このような構成で、歌の意義や多様性、そしてアートとしての価値が浮き彫りにされている。
ボーカル/ファンク・セッションの定番曲。「American」でも「Jesus Children」でもない我々にはちょっと歌いにくい曲ではありますが・・・
(歌詞は最下段に掲載)
和訳したものはあちこちのWebサイトに掲載されているので、ここではポイントだけ説明します。
ポイント1:Stevie Wonder
1973年録音、Stevie Wonder絶頂期の作品です。まだ23歳でしたが、既に16枚目のアルバム(少年時代を含む)。その大半はレベール(モータウン)側から指示されたポップな曲を集めたもので、その中でも天才性は見せていましたが当人はもっと自由に先進的な音楽をやりたいと、ストレスを溜めていたようです。1970年代に入ってからはMarvin Gayeなどとも呼応しながら、ちゃんとメッセージ性のある歌詞、ファンク志向、最新楽器を使用した録音に突き進みます。ギターに対抗出来るクラビネット、ベースを代替出来るシンセサイザー、音を重ねて録音出来る電子ピアノ、など。Stevie Wonderはドラムも叩けるのでデモ録音〜本番録音も可能で、自分の頭の中にある音楽をイメージ通りにカタチにすることが出来ました。
争い事の嫌いな彼なりのメッセージをこめたメロウファンク曲で、歌も工夫してそれまでになかったような節回しで歌っています。コーラスが入る後半部からはゴスペルを感じさせるアレンジ。低音部をちゃんと歌えるかがポイント。

■ **取り組む課題**
抜粋テキストの全文を、一字も変えずにそのまま抜き出すこと。 データは別の出典から取ったものである。

■ **与えられた情報**
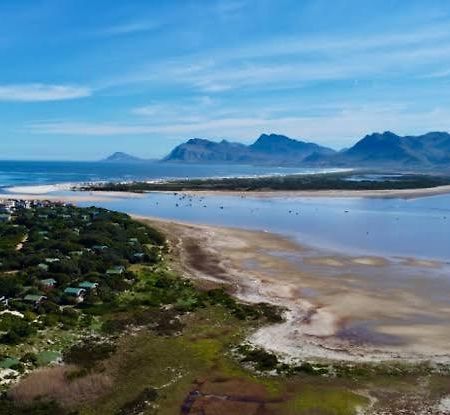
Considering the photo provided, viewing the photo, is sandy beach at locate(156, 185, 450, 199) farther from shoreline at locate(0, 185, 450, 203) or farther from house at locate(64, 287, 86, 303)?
house at locate(64, 287, 86, 303)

■ **回答**
このような構成で、歌の意義や多様性、そしてアートとしての価値が浮き彫りにされている。
ボーカル/ファンク・セッションの定番曲。「American」でも「Jesus Children」でもない我々にはちょっと歌いにくい曲ではありますが・・・
(歌詞は最下段に掲載)
和訳したものはあちこちのWebサイトに掲載されているので、ここではポイントだけ説明します。
ポイント1:Stevie Wonder
1973年録音、Stevie Wonder絶頂期の作品です。まだ23歳でしたが、既に16枚目のアルバム(少年時代を含む)。その大半はレベール(モータウン)側から指示されたポップな曲を集めたもので、その中でも天才性は見せていましたが当人はもっと自由に先進的な音楽をやりたいと、ストレスを溜めていたようです。1970年代に入ってからはMarvin Gayeなどとも呼応しながら、ちゃんとメッセージ性のある歌詞、ファンク志向、最新楽器を使用した録音に突き進みます。ギターに対抗出来るクラビネット、ベースを代替出来るシンセサイザー、音を重ねて録音出来る電子ピアノ、など。Stevie Wonderはドラムも叩けるのでデモ録音〜本番録音も可能で、自分の頭の中にある音楽をイメージ通りにカタチにすることが出来ました。
争い事の嫌いな彼なりのメッセージをこめたメロウファンク曲で、歌も工夫してそれまでになかったような節回しで歌っています。コーラスが入る後半部からはゴスペルを感じさせるアレンジ。低音部をちゃんと歌えるかがポイント。